:: SELECTED EXTRACT ::
○ ○ ○ ○

Deathly rate: Much progress has been made in the treatment and prevention of malaria. New research states that malaria deaths in Africa have been cut by one third in the past decade from vaccinations. During that same period, 35 out of the 53 malaria-affected countries outside of Africa have seen a 50% reduction in cases. Roughly half the world’s population is still at risk of being infected with malaria, with children and pregnant women the most vulnerable. Every year, malaria causes 655,000 deaths. Every minute, a child in Africa dies from malaria.
Malaria is an infectious disease spread by mosquito bites. It is caused by the parasite Plasmodium, which multiplies inside the human body and infects red blood cells. Without treatment, malaria can disrupt blood supply to vital organs and become fatal.
RTS,S candidate malaria vaccines induce very high titres of anti-circumsporozoite antibodies as well as a strong CD4 T-cell response (characterised by the production of inflammatory cytokines such as interferon γ), which could contribute to the killing of the liver schizonts. The chemistry of the vaccine itself is more concrete. The vaccine antigen consists of 19 copies of the central tandem repeats and C-terminal region of the CS protein fused to hepatitis B surface antigen (HBsAg), and co-expressed with unfused HBsAg in Saccharomyces cerevisiae cells.

○ ○ ○ ○

:: TO DO ::
1 - Retype the part of the malaria passage starting with "Malaria is an" and going on through "Saccharomyces cerevisiae cells.".
2 - List every figure on malaria deaths that the malaria passage reports.
3 - According to the malaria passage, which parasite causes malaria?

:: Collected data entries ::

○ ○ ○ ○

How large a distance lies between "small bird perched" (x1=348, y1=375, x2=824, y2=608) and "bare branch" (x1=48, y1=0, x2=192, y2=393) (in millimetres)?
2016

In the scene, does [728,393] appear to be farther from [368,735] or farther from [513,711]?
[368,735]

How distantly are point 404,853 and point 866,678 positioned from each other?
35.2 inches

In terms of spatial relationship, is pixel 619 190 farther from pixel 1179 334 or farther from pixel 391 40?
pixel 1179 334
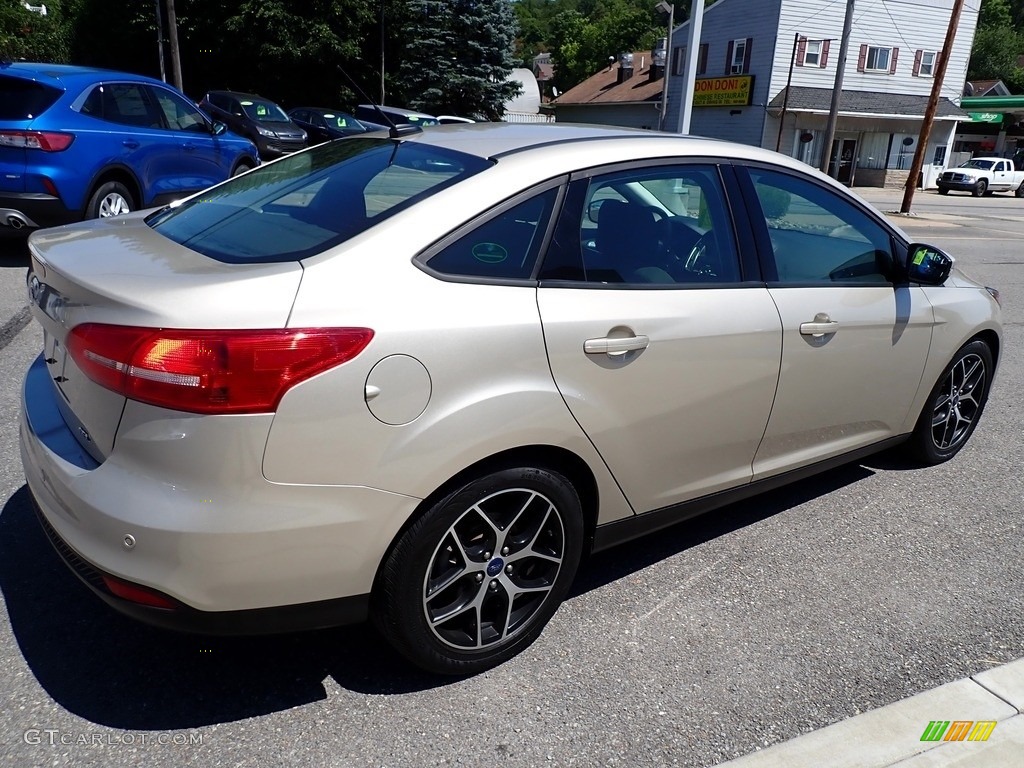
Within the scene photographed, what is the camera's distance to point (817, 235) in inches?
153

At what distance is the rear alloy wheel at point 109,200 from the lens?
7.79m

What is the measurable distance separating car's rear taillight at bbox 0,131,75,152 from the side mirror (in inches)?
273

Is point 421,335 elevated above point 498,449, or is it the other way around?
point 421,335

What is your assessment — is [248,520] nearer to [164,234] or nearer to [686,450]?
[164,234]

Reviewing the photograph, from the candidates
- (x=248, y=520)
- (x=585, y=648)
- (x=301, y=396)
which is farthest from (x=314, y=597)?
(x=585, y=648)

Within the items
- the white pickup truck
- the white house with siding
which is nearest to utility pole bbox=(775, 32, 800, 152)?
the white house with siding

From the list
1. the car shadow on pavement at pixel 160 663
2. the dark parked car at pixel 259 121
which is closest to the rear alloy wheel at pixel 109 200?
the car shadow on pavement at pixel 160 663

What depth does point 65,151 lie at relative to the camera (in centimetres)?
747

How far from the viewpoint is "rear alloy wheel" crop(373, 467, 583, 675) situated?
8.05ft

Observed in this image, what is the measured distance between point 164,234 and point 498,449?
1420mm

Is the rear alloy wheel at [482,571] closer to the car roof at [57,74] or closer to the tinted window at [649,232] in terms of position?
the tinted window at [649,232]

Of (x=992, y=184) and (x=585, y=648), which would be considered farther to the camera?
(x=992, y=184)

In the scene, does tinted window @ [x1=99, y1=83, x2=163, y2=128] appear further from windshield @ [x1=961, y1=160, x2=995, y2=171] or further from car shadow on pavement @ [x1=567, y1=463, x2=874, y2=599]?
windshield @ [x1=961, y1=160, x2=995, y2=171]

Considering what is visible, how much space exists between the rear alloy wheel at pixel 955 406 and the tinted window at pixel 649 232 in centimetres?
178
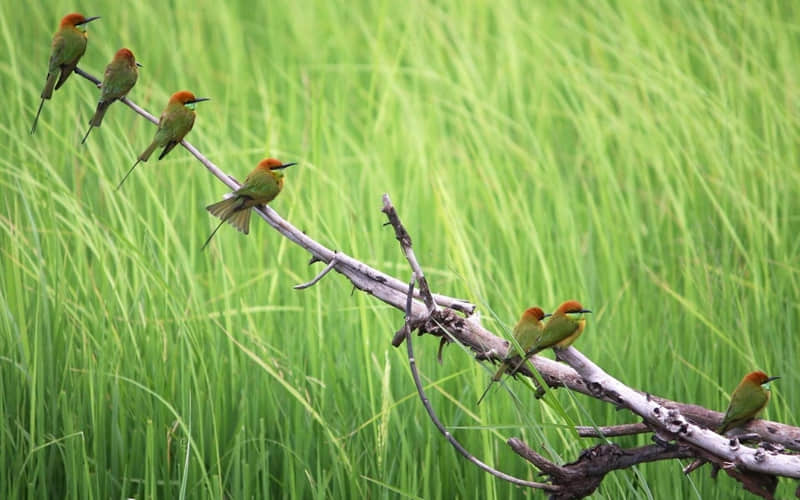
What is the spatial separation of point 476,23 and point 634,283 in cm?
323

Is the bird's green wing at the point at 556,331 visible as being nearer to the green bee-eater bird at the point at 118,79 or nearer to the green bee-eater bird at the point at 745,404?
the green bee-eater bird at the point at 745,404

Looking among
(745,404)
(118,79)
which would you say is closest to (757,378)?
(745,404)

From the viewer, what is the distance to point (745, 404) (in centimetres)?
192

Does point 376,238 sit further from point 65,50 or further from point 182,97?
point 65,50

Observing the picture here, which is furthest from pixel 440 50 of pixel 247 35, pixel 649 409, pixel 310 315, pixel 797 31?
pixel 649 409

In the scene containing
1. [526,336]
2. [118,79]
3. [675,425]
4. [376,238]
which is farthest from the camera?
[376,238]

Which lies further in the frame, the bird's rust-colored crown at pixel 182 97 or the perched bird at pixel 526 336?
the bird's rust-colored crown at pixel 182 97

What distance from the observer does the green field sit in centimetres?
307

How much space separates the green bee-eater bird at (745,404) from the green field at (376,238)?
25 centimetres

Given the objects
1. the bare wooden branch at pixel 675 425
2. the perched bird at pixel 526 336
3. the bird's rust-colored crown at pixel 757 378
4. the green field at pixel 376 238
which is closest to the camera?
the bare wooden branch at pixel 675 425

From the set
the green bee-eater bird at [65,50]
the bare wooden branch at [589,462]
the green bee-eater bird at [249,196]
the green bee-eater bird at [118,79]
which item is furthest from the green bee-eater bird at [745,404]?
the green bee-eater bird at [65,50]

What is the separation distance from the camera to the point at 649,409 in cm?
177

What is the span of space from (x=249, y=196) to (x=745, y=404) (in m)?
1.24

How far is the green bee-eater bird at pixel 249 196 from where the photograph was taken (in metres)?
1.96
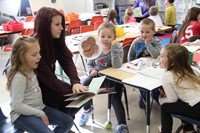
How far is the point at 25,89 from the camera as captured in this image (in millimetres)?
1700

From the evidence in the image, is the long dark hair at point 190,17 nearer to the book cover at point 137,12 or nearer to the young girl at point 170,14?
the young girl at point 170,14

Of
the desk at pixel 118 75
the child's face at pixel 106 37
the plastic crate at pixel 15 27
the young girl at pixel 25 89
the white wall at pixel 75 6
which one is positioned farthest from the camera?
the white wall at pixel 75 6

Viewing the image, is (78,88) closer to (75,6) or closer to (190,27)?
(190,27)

○ ○ ○ ○

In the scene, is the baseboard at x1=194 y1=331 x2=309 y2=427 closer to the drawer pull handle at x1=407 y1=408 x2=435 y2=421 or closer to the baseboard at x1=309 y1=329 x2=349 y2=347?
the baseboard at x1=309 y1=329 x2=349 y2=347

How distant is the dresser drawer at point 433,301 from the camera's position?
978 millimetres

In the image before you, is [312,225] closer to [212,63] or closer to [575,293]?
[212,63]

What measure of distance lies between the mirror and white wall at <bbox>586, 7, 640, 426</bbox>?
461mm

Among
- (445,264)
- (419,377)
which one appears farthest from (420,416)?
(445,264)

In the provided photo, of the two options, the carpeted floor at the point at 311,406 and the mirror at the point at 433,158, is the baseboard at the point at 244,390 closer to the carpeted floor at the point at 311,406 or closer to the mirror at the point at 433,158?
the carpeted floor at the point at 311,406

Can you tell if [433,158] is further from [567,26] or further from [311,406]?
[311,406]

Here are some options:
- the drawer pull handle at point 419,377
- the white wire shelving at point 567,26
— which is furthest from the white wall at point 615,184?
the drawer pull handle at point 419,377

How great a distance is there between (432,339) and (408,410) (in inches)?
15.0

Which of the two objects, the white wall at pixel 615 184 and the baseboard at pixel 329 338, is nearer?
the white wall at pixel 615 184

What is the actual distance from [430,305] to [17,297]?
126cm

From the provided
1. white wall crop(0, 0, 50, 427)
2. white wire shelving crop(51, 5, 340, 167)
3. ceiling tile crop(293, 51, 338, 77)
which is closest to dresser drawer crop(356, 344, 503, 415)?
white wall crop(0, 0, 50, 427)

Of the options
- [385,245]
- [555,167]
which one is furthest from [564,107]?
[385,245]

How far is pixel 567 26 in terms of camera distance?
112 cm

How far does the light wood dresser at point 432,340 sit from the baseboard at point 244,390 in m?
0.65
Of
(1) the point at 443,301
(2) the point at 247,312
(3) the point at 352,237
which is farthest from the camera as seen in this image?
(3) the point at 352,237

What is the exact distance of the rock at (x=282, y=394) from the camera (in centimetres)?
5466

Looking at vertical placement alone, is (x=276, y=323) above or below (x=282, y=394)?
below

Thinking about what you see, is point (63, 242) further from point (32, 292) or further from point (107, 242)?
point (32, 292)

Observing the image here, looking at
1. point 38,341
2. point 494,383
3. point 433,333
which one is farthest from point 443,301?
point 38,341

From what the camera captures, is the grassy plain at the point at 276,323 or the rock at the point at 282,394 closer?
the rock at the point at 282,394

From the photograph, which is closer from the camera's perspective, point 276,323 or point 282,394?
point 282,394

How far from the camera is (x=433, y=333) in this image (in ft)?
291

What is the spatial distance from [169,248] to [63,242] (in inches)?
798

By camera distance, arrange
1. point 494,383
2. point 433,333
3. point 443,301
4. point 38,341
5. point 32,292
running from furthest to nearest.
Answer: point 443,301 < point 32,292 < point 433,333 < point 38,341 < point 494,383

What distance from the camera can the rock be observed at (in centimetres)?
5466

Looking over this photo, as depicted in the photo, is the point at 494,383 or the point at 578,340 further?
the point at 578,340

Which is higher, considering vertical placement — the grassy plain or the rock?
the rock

○ ○ ○ ○

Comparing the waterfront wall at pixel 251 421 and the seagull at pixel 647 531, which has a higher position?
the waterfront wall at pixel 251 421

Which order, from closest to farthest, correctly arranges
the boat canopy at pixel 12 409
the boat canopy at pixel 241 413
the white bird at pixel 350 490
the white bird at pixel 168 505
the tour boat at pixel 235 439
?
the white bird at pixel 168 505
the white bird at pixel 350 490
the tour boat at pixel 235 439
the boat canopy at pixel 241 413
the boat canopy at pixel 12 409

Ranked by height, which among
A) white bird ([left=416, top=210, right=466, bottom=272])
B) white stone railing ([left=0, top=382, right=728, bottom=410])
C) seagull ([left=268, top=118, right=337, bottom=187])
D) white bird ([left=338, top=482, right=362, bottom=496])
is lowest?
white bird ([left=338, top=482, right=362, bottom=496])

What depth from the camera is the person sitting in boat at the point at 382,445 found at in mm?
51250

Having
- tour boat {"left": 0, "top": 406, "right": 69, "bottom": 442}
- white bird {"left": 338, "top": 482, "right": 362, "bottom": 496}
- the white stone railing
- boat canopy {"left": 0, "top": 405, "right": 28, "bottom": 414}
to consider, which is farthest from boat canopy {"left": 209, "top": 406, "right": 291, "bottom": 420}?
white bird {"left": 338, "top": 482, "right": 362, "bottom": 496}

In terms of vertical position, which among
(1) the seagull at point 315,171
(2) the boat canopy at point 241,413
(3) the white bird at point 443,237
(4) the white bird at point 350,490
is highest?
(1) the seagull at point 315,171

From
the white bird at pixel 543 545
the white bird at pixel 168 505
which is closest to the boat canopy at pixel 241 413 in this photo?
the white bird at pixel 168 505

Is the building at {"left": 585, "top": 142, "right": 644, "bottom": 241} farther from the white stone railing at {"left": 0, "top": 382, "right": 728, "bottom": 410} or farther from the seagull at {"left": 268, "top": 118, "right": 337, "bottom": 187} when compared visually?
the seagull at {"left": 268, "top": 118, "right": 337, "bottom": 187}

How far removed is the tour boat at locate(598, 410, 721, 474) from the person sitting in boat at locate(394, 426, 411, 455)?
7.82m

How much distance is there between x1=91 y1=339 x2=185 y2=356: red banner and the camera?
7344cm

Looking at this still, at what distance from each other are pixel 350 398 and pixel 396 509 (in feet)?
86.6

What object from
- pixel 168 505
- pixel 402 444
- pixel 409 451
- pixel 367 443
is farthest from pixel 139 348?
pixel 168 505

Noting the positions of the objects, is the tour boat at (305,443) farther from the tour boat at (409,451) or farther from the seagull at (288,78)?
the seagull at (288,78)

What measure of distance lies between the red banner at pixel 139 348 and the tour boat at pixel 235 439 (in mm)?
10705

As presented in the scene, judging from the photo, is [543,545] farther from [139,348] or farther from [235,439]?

○ ○ ○ ○

:: ANSWERS BY ITEM NUMBER ::
1 -
Malaria is an infectious disease spread by mosquito bites. It is caused by the parasite Plasmodium, which multiplies inside the human body and infects red blood cells. Without treatment, malaria can disrupt blood supply to vital organs and become fatal.
RTS,S candidate malaria vaccines induce very high titres of anti-circumsporozoite antibodies as well as a strong CD4 T-cell response (characterised by the production of inflammatory cytokines such as interferon γ), which could contribute to the killing of the liver schizonts. The chemistry of the vaccine itself is more concrete. The vaccine antigen consists of 19 copies of the central tandem repeats and C-terminal region of the CS protein fused to hepatitis B surface antigen (HBsAg), and co-expressed with unfused HBsAg in Saccharomyces cerevisiae cells.

2 -
- Malaria deaths in Africa have been cut by one third in the past decade.
- Malaria causes 655,000 deaths every year.
- A child in Africa dies from malaria every minute.

3 - Plasmodium